> [Given problem]: Reproduce every one of the items below verbatim, line by line, with no changes.

-- START OF Data supplied --

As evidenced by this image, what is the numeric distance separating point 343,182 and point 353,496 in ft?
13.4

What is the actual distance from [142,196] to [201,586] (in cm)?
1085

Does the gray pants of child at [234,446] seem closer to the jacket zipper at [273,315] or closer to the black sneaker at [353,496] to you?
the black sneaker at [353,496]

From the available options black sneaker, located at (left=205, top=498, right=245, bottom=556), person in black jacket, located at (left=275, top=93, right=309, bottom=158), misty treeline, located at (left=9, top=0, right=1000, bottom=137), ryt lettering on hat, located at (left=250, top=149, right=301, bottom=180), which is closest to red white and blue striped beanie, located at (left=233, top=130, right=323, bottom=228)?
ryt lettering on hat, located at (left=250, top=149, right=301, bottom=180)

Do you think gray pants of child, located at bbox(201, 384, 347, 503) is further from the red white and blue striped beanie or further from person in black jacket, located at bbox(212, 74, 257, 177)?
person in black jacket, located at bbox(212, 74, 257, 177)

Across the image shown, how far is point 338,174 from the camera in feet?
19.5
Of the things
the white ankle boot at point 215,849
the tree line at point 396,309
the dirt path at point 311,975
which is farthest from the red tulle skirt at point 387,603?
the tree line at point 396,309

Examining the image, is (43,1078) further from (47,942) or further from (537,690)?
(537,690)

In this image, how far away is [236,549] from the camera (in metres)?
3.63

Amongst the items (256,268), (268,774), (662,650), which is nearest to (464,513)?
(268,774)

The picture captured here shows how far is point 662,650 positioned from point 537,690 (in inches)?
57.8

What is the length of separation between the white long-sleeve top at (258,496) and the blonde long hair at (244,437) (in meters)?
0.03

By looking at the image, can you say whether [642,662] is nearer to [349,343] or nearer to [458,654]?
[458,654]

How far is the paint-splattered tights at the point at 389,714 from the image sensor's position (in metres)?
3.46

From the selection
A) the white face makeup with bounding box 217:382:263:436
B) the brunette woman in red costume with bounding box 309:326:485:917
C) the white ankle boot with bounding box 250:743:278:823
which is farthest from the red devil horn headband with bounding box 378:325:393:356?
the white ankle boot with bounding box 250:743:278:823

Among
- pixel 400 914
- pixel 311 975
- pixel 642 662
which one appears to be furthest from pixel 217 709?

-- END OF Data supplied --

> [Output for this exercise]:
As evidenced by this image, what is the numeric distance separating point 343,182 and point 353,496 in ft?
13.4

What is the actual distance from [142,196] to [201,586] (in cm)?
1085

Does the gray pants of child at [234,446] seem closer to the jacket zipper at [273,315] or closer to the black sneaker at [353,496] to you?
the black sneaker at [353,496]

From the available options black sneaker, located at (left=205, top=498, right=245, bottom=556), person in black jacket, located at (left=275, top=93, right=309, bottom=158), misty treeline, located at (left=9, top=0, right=1000, bottom=137), ryt lettering on hat, located at (left=250, top=149, right=301, bottom=180), which is closest to red white and blue striped beanie, located at (left=233, top=130, right=323, bottom=228)?
ryt lettering on hat, located at (left=250, top=149, right=301, bottom=180)

Do you think gray pants of child, located at bbox(201, 384, 347, 503) is further from the red white and blue striped beanie or further from person in black jacket, located at bbox(212, 74, 257, 177)?
person in black jacket, located at bbox(212, 74, 257, 177)

Across the image shown, how far is point 338,174 from the camera in feet?
19.5
Of the things
the white ankle boot at point 215,849
the tree line at point 396,309
the dirt path at point 311,975
which is farthest from the red tulle skirt at point 387,603?
the tree line at point 396,309

Examining the image, is (43,1078) further from (47,942) or further from (537,690)?
(537,690)

In this image, how far away is [236,549] from the camera (in metres)?
3.63

Amongst the items (256,268), (268,774), (662,650), which is nearest to (464,513)?
(268,774)

The picture captured here shows how far is point 662,650 positioned from point 537,690 (in inches)?
57.8

What is the length of separation between the white long-sleeve top at (258,496) and the blonde long hair at (244,437) (in meters)?
0.03

By looking at the image, can you say whether [642,662] is nearer to [349,343] or nearer to [458,654]?
[458,654]

How far is the paint-splattered tights at the point at 389,714 from the image sensor's position (in metres)?
3.46

From the selection
A) the white face makeup with bounding box 217:382:263:436
B) the brunette woman in red costume with bounding box 309:326:485:917
C) the white ankle boot with bounding box 250:743:278:823
which is farthest from the red devil horn headband with bounding box 378:325:393:356?
the white ankle boot with bounding box 250:743:278:823

Among
- pixel 400 914
- pixel 311 975
- pixel 642 662
which one appears to be furthest from pixel 217 709?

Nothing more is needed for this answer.